The factor inhibiting HIF (FIH) is a proximate oxygen sensor for human cells, hydroxylating Asn(803) within the alpha-subunit of the hypoxia inducible factor (HIF). FIH is an alpha-ketoglutatrate (alpha KG)-dependent, non-heme Fe(11) dioxygenase, in which Fe(II) is coordinated by a (His(2)Asp) facial triad, alpha KG, and H(2)O. Hydrogen bonding among the facial triad, the HIF-Asn(803) side chain, and various second-sphere residues suggests a functional role for the second coordination sphere in tuning the chemistry of the Fe(II) center. Point mutants of FIH were prepared to test the functional role of the alpha KG-centered (Asn(205) and Asn(294)) or HIF-Asn(803)-centered (Arg(238) and Gln(239)) second-sphere residues. The second sphere was tested for local effects on priming Fe(II) to react with O(2), oxidative decarboxylation, and substrate positioning. Steady-sate kinetics were used to test for overall catalytic effects; autohydroxylation rates were used to test for priming and positioning, and electronic spectroscopy was used to assess the primary coordination sphere and the electrophilicity of alpha KG. Asn(205)-> Ala and Asn(294)-> Ala mutants exhibited diminished rates of steady-state turnover, while minimally affecting autohydroxylation, consistent with impaired oxidative decarboxylation. Blue-shifted metal to ligand charge transfer transitions for (Fe+alpha KG)FIH indicated that these point mutations destabilized the pi* orbitals of alpha KG, further supporting a slowed rate of oxidative decarboxylation. The Arg(238)-> Met mutant exhibited steady-state rates too low to measure and diminished product yields, suggesting impaired substrate positioning or priming; the Arg(238)-> Met mutant was capable of O(2) activation for the autohydroxylation reaction.

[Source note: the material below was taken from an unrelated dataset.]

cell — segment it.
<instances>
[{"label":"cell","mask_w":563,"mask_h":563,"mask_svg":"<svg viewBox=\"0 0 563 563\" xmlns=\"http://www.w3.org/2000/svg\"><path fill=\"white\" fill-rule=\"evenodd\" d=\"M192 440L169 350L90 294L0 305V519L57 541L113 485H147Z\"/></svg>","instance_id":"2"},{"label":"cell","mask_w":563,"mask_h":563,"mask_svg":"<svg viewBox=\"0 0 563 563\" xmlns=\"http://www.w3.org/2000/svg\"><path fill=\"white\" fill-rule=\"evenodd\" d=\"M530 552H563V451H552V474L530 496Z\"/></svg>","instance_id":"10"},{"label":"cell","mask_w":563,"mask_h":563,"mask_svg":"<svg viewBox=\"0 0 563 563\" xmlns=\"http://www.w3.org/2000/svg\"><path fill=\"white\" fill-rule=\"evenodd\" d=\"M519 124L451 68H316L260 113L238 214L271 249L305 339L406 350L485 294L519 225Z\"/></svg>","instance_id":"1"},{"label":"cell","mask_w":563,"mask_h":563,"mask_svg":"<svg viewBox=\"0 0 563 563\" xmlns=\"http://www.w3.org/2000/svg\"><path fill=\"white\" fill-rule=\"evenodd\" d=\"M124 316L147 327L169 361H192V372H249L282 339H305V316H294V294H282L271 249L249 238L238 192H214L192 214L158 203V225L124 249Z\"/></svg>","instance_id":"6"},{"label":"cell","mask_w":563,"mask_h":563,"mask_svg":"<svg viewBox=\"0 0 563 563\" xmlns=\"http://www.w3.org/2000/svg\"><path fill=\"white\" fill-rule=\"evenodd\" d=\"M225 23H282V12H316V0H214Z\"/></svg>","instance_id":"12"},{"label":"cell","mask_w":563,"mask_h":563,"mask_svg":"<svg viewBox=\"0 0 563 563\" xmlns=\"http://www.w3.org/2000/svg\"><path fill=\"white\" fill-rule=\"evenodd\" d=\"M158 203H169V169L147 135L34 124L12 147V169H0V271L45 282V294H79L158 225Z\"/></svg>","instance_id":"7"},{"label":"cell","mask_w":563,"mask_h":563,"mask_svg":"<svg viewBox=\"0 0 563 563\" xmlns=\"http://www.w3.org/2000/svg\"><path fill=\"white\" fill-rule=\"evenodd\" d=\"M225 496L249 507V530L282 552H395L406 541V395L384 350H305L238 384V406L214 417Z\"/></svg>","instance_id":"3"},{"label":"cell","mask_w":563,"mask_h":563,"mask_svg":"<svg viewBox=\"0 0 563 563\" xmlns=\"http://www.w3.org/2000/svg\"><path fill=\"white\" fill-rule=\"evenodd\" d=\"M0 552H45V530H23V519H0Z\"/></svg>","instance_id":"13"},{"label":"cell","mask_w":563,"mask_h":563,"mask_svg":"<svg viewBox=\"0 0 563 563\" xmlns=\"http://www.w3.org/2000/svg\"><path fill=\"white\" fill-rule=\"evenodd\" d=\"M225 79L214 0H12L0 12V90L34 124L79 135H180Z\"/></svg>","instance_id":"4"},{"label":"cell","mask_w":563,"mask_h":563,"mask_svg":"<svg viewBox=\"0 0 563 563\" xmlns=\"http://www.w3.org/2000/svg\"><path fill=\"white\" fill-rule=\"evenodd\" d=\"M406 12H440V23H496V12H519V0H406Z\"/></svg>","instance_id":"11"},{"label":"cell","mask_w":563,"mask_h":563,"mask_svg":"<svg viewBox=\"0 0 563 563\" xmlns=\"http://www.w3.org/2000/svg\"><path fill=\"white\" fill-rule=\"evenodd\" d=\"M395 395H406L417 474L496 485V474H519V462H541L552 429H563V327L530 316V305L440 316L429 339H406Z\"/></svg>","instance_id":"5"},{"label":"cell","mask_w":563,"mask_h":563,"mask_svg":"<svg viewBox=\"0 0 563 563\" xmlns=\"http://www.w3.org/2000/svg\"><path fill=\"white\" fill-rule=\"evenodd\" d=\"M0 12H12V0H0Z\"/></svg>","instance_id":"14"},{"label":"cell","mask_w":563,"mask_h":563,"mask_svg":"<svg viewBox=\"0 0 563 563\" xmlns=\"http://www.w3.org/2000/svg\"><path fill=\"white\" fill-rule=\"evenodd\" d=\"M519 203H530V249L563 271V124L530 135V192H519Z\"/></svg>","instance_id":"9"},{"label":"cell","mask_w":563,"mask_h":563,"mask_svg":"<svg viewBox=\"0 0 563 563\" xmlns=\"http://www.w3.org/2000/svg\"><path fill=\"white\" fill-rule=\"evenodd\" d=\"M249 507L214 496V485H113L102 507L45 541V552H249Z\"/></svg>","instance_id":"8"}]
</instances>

The Gln(239)-> Asn mutant exhibited significantly slowed steady-state kinetics and diminished product yields, suggesting impaired substrate positioning or priming. As HIF binding to the Gln(239)-> Asn mutant stimulated autohydroxylation, it is more likely that this point mutant simply mispositions the HIF-Asn(803) side chain. This work combines kinetics and spectroscopy to show that these second-sphere hydrogen bonds play roles in promoting oxidative decarboxylation, priming Fe(II) to bind O(2), and positioning HIF-Asn(803).